▸ **Ваше задание**
Ответьте по статье «Рождение жанра»:
1. Лауреатом какого конкурса назван Анатолий Шагинян?
2. Сколько лет он выступал на театральной сцене после окончания студии?
3. Из произведений какого автора состояла его конкурсная программа?

Рождение жанра
Имя лауреата Всероссийского конкурса чтецов Анатолия Шагиняна известно преимущественно ленинградскому, да и то не слишком широкому кругу зрителей.
А жаль. Рожденное артистом на эстраде заслуживает самого серьезного внимания. И отнюдь не потому, что исполнитель — уже законченный и вполне сложившийся мастер: мастерством ему еще предстоит овладеть. Значение номеров, исполняемых Шагиняном, в другом. Оно прежде всего в жанре, еще не получившем пока названия, но совершенно явственно заявившем о себе.
Работа Шагиняна представляется весьма типичной для советской эстрады, в развитии которой происходят примечательные события. В самом деле, чем обусловливается успех многих новых (и уже известных) исполнителей? Причем успех не случайный, не кратковременный, связанный лишь с популярностью какой-либо песни или злободневного рассказа? Разумеется, прежде всего одаренностью и мастерством артиста. Но не только этим. В не меньшей степени он обусловлен новаторством самого жанра. Не возрождением когд-то существовавшего, но ныне забытого, а именно новым, рожденным требованиями нашего времени. Успех Анатолия Шагиняна обусловлен именно этим.
Есть внутренняя закономерность в том, что ученик замечательного мастера театра Л. Ф. Макарьева, окончив студию, всего лишь два года выступает на театральной сцене, а затем начинает самостоятельно заниматься пантомимой, пробует силы в режиссуре на самодеятельной сцене («Город на заре» Арбузова), в постановке программы эстрадного профессионального коллектива и вдруг (?) выступает на конкурсе с программой из произведений Бертольта Брехта. Итак: театр — пантомима — режиссерские опыты — Брехт. В чем логика такого вроде бы алогичного развития? В трудном, но неуклонном поиске художественно наиболее совершенного выражения внутренней темы творчества. Она, видимо, постоянно жила, вынашивалась Шагиняном и требовала своего выхода, но отнюдь не в канонах обычного драматического действа на театре.

▸ **Исходные данные**

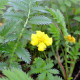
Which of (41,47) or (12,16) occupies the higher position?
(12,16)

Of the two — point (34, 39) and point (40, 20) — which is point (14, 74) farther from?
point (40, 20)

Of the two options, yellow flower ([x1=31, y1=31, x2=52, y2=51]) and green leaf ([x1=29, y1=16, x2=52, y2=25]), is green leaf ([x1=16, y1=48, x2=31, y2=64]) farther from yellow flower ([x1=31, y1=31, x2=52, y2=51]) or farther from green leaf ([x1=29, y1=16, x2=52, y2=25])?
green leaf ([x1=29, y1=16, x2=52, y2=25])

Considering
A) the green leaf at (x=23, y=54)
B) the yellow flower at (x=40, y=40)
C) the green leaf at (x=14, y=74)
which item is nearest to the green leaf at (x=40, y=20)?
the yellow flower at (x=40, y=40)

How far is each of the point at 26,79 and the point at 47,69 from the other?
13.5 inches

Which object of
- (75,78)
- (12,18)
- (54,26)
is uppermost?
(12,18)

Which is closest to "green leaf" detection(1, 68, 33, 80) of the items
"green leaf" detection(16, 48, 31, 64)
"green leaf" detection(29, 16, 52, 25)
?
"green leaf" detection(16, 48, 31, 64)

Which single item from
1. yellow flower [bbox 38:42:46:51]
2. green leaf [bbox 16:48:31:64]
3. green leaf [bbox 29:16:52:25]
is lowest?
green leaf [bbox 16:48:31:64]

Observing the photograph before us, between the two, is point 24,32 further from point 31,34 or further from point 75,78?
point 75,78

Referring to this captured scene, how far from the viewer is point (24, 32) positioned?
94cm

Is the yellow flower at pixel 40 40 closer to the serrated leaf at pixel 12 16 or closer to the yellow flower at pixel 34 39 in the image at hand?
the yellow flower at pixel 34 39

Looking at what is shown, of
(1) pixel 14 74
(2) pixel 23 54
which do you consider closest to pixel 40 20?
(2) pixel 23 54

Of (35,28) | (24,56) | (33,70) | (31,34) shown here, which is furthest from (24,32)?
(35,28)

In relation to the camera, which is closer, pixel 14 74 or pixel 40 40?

▸ **Решение**
1. Всероссийского конкурса чтецов.
2. Всего два года.
3. Бертольта Брехта.